I guess it's the port of the controller... If I keep the cable, and switch the port, everything works, If I switch the cable and keep the port --> bug So now there are two options... the port of the controller is damaged or a bug in the driver. Any ideas how I can eliminate one of those two options? One more thing I noticed... attached is a DeskStar Hitachi disk and a Maxtor disk. If I run Drive Fitness Test whith the two disks connected to the damaged port, DFT hangs and will not recover. If I remove only the Hitachi disk, DFT detects all other drives. Is there some way to test the controller port? Any ideas are welcome to eliminate or proof the hardware defect. regards Bjoern
I've been having a look over this. There are a small number of things that ports 3/4 do differently to port 1/2. I've audited those and double checked against the reference information which is a bit limited unfortunately. From that I've got a patch you can try which may help, hinder, or do nothing but is worth trying I thinh Will attach it in a moment
Created attachment 13400 [details] Proposed fixes for HPT37x problems
Created attachment 13406 [details] hpt_is_fixed I attached the two disks back to the "faulty" port and they are working again. compare the patched Kernel output with the output in the first post. Thanks for the fix! Maybe this fix will find it's way into 2.6.23.x? Currently I can't run 2.6.24 layer7 patches do not work on this one yet. ata5.00: ATA-7: Maxtor 5A250J0, RAM51VV0, max UDMA/133 ata5.00: 490234752 sectors, multi 16: LBA48 ata5.01: ATA-7: HDT722525DLAT80, V44OA96A, max UDMA/133 ata5.01: 488397168 sectors, multi 16: LBA48 Find mode for 12 reports A81F442 Find mode for 12 reports A81F442 Find mode for DMA 69 reports 12848242 Find mode for DMA 69 reports 12848242 ata5.00: configured for UDMA/100 ata5.01: configured for UDMA/100 attached a full dmsg output. Thanks Bjoern
Will push into 2.6.24, not my call if it ends up in 2.6.23.x but it may well do if it shows no other problems
I'll try to make the patch work against 2.6.23.1 to see if it makes some trouble... thanks Bjoern
Pushed upstream along with another cable fix Sergei noticed was needed
Thanks a lot!
Sry to reopen this bug, but the patch works for 2.6.23.1 but 2.6.24-rc5 does not. I tried the latest Kernel 2.6.24-rc5 but got the following misbehavior: To make it short, the Kernel embezzled two 250GB Maxtor drives. rebooting the patched 2.6.23.1 Kernel --> everything works again. See attached dmesg output for 2.6.24-rc5 and 2.6.23.1 kernels regards Bjoern
Created attachment 13999 [details] patched 2.6.23.1 dmesg patched 2.6.23.1 dmesg
Created attachment 14000 [details] stock 2.6.24-rc5 dmesg stock 2.6.24-rc5 dmesg
Any chance you can build -rc2 and let me know if that works (or ideally which -rc beaks it)
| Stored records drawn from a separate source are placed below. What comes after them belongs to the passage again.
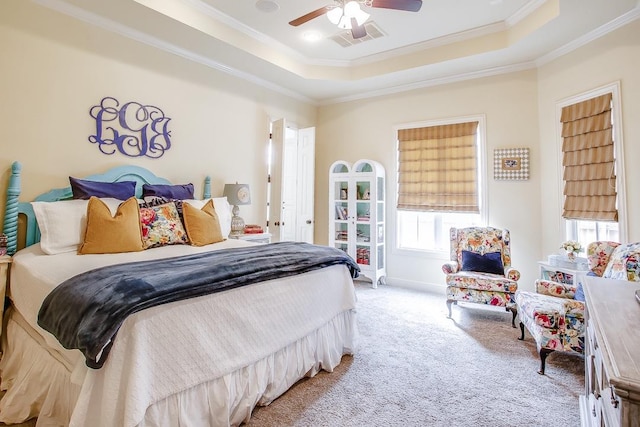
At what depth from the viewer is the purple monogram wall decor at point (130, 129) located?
3018 millimetres

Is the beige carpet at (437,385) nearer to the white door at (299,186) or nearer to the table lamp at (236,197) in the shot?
the table lamp at (236,197)

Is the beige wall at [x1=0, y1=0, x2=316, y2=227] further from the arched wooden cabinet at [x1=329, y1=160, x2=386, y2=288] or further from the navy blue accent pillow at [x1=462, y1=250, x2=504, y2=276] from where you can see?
the navy blue accent pillow at [x1=462, y1=250, x2=504, y2=276]

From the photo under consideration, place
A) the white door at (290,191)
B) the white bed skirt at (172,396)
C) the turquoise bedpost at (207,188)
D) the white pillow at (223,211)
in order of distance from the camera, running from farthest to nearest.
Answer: the white door at (290,191) < the turquoise bedpost at (207,188) < the white pillow at (223,211) < the white bed skirt at (172,396)

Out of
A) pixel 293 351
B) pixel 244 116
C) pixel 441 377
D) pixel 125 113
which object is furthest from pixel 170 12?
pixel 441 377

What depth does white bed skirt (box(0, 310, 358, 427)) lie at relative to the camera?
1.46m

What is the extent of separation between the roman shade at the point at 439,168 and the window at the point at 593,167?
0.99 meters

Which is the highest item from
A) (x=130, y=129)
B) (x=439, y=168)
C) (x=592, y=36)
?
(x=592, y=36)

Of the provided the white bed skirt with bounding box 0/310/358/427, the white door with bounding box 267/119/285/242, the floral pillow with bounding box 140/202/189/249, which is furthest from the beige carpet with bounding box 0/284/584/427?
the white door with bounding box 267/119/285/242

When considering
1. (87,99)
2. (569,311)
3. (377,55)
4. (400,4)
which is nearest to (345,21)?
(400,4)

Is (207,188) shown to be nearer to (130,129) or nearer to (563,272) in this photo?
(130,129)

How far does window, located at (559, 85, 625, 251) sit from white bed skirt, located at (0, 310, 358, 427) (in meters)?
3.12

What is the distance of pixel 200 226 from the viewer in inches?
115

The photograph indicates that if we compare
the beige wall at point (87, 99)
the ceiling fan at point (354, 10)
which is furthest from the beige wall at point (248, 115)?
the ceiling fan at point (354, 10)

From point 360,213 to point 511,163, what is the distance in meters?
2.07
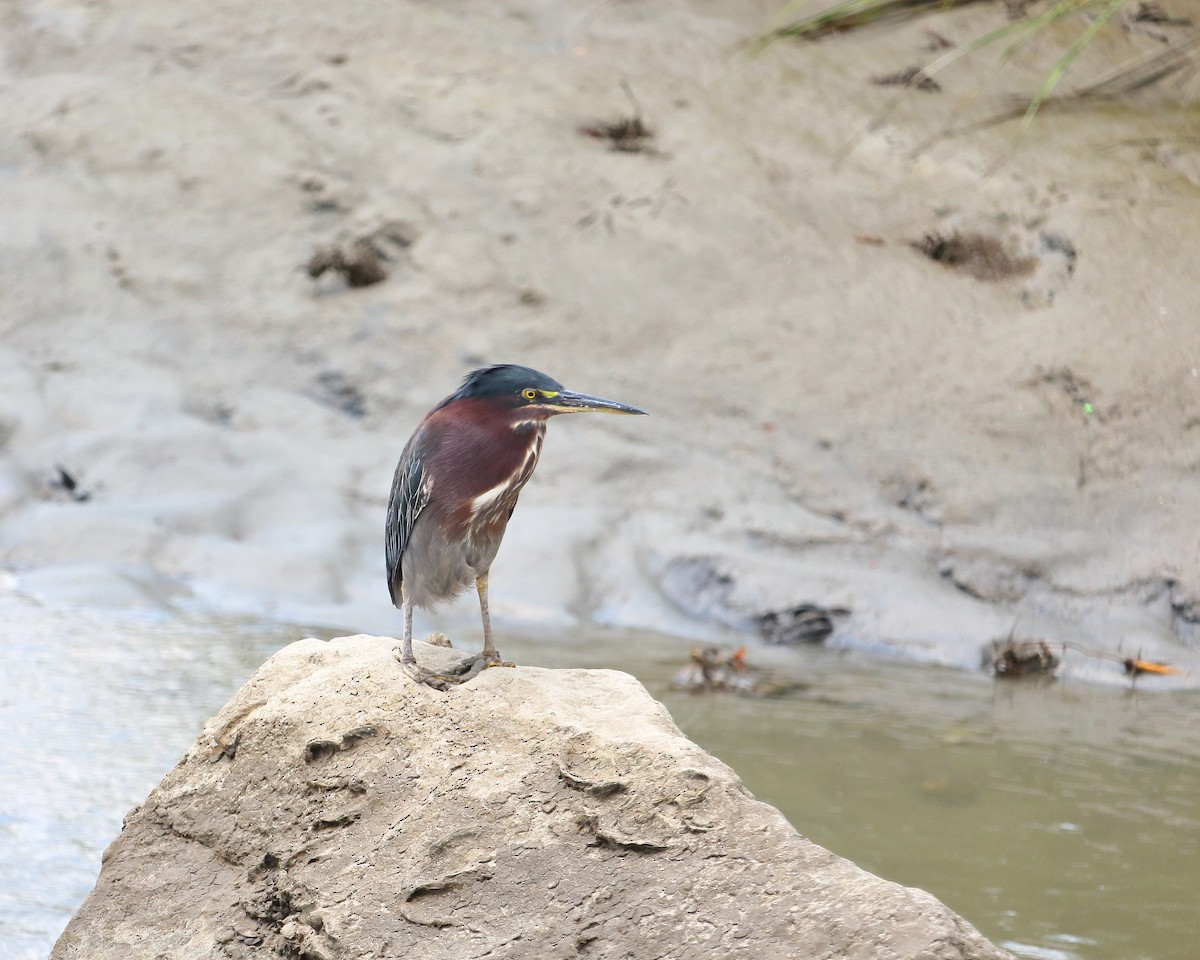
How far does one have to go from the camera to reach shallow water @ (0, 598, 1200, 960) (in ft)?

Shure I can. I'll start with -rc1 and crawl upwards. Results should be here within a few hours ;-) regards Bjoern
Created attachment 14006 [details] dmesg rc1 It fails from rc1 to rc2 and all following are failing. so rc1 is the last working one.
Created attachment 14007 [details] dmesg rc2
Created attachment 14008 [details] dmesg rc3
Created attachment 14009 [details] dmesg rc4
Can you try reversing the following patch segment and let me know if this fixes it ?
Created attachment 14077 [details] pata_hpt37x: Patch segment to reverse (patch -R)
Comment on attachment 14077 [details] pata_hpt37x: Patch segment to reverse (patch -R) Wrong diff sorry
Created attachment 14078 [details] Correct diff I hope patch -R drivers/ata/pata_hpt37x < a1
Created attachment 14082 [details] demsg 2.6.24-rc5_patched Your patch did the trick. All drives were found. Thanks 16:42:08 [/usr/src/linux-2.6.24-rc5] root@enterprise $ patch -R drivers/ata/pata_hpt37x.c < ../a1.txt patching file drivers/ata/pata_hpt37x.c Hunk #1 succeeded at 359 (offset -2 lines).
Can you try the following change *instead* This I think fixes the bug. If it does then I'll push that to Linus for 2.6.24 final, if not I'll push the backout you've tested. Thanks a lot for the debugging
Created attachment 14088 [details] Proposed fix
Will check it in a day or two. Thanks for the help
Created attachment 14108 [details] dmesg 2.6.24-rc5_proposed-fix Fix works. Thanks a lot! I didn't stress test. I just dropped to /bin/bb, dumped dmesg and rebooted 2.6.23.1 have a nice christmas time ;) regards Bjoern
Patch was applied as commit f941b168a4d7281bf49e166f2febc49470c0149f in Linus' tree.